**READING TEXT:**
◇ ◇ ◇ ◇ ◇ ◇ ◇

Prep 45 mins
Cook 8 hrs
My favorite Pulled Pork Recipe, adapted from a Better Homes and Gardens recipe for the crockpot. I like to serve them on Hard Rolls or French Rolls. It also is great for lunches the next day and freezes well. Update 2013: I've learned to shred the meat with my Kitchenaid Stand Mixer and the paddle blade (if you have the bowl cover use it! It makes this so much faster!
- 4 1⁄2-5 lbs boneless pork shoulder
- 1⁄2 teaspoon salt
- 1⁄2 teaspoon black pepper
- 1⁄4 teaspoon celery seed
- 1⁄8 teaspoon onion powder
- 1⁄8 teaspoon ground cloves
- 1 dash ground red pepper
- 1 cup water
- 2 (8 ounce) cans tomato sauce
- 2 cups ketchup
- 2 cups onions, chopped
- 1 cup green pepper, chopped
- 1⁄2 cup vinegar
- 4 tablespoons brown sugar
- 4 tablespoons Worcestershire sauce
- 2 tablespoons prepared mustard
- 4 teaspoons chili powder
- Trim Fat From Meat.
- In a bowl combine dry spices and rub into all sides of meat.
- Add 1 cup water to large crockpot then place the meat into the crockpot.
- Cook on Low for 6 - 8 hours until done.
- When meat is done remove from crockpot and transfer to a plate cover with foil and let sit.

◇ ◇ ◇ ◇ ◇ ◇ ◇

(Source data)
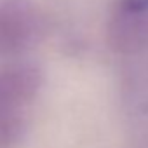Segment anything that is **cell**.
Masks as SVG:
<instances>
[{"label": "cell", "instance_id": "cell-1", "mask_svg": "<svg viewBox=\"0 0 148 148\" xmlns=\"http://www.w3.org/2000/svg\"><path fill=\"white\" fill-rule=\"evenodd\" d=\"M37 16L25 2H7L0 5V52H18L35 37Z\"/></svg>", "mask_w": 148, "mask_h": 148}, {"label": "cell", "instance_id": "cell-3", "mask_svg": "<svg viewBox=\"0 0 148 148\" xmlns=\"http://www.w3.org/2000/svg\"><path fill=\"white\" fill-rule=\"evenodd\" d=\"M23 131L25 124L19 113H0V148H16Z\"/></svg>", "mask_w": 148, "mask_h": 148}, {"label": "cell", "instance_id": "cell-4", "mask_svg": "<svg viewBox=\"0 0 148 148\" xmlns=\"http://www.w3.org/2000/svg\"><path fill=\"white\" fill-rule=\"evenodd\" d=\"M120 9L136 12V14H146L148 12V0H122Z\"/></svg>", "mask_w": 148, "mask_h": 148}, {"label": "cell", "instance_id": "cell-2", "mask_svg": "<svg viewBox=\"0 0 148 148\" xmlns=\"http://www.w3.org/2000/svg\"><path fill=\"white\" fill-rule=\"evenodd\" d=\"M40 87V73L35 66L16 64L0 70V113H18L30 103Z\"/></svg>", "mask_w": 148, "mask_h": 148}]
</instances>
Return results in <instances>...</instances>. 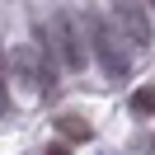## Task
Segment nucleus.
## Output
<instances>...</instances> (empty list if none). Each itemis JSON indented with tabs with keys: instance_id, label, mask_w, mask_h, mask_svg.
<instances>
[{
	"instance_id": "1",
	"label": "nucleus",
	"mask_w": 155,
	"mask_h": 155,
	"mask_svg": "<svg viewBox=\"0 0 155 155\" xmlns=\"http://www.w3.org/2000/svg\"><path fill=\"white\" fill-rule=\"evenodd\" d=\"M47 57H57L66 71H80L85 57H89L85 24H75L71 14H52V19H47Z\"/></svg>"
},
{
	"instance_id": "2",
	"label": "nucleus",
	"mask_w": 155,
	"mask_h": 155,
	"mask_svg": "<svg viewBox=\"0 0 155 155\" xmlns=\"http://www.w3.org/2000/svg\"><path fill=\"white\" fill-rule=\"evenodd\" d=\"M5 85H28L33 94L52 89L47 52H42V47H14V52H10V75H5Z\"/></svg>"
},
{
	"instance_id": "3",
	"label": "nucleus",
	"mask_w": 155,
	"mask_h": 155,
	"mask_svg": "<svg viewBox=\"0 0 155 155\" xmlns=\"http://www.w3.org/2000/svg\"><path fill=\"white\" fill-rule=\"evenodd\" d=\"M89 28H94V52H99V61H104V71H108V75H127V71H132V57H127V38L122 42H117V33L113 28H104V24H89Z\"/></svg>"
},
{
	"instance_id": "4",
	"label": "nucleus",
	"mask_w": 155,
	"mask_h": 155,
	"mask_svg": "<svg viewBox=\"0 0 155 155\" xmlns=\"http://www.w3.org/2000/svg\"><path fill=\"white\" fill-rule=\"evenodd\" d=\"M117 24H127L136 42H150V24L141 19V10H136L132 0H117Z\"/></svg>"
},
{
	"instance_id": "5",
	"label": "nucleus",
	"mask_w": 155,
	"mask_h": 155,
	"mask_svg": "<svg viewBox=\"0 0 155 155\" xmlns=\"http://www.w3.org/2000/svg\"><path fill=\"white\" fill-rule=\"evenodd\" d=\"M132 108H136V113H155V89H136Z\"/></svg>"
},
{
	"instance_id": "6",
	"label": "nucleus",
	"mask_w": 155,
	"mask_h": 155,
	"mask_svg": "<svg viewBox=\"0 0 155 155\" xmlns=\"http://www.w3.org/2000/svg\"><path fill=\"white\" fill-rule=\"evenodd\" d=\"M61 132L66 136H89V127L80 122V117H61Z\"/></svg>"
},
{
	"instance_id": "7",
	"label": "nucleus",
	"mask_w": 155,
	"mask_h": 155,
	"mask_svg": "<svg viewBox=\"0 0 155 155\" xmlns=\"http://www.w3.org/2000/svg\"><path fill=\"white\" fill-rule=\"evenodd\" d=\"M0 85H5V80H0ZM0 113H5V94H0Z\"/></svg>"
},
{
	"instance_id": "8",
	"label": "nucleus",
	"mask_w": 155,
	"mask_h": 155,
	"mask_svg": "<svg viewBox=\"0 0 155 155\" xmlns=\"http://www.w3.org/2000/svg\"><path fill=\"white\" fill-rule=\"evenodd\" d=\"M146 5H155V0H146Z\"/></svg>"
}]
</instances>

◇ ◇ ◇ ◇ ◇ ◇ ◇

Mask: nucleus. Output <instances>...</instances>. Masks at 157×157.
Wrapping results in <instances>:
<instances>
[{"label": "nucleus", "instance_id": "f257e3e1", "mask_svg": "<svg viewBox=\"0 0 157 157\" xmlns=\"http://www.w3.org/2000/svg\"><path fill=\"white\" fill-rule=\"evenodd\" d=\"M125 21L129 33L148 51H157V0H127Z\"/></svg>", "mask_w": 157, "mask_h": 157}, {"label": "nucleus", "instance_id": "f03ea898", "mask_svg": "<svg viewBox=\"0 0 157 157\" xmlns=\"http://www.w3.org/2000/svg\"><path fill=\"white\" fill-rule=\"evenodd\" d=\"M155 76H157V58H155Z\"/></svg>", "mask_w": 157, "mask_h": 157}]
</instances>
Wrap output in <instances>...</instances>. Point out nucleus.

◇ ◇ ◇ ◇ ◇ ◇ ◇

**TASKS TO PERFORM:**
A – Please reproduce everything in the pulled pork recipe from "Prep 45 mins" down to "so much faster!".
B – Continue writing the pulled pork recipe from its last line onward.
You won't need the records for any of this.

**THE ANSWERS:**
A –
Prep 45 mins
Cook 8 hrs
My favorite Pulled Pork Recipe, adapted from a Better Homes and Gardens recipe for the crockpot. I like to serve them on Hard Rolls or French Rolls. It also is great for lunches the next day and freezes well. Update 2013: I've learned to shred the meat with my Kitchenaid Stand Mixer and the paddle blade (if you have the bowl cover use it! It makes this so much faster!

B –
- In the mean time make the sauce by mixing the tomato sauce, ketchup, onion, green pepper, vinegar, brown sugar, Worchestershire sauce, mustard, chili powder, garlic in a medium saucepan and simmer for 15 minutes.
- Pull the pork and shred it with forks and combine the sauce and meat and serve.
I made this to take to the race track. Everyone always seems to end up our our racing trailor for food. Imade this as written and everyone enjoyed this. This was a bit of work for me but it was well worth it. Made for Spring PAC 2010.
Fantastic! I didn't have any dried cloves so I substituted a bbq spice I had. I also ran out of worcestershire sauce after the first tablespoon so I used 3 tablespoons of Emeril's steak sauce. Loved it....thank you!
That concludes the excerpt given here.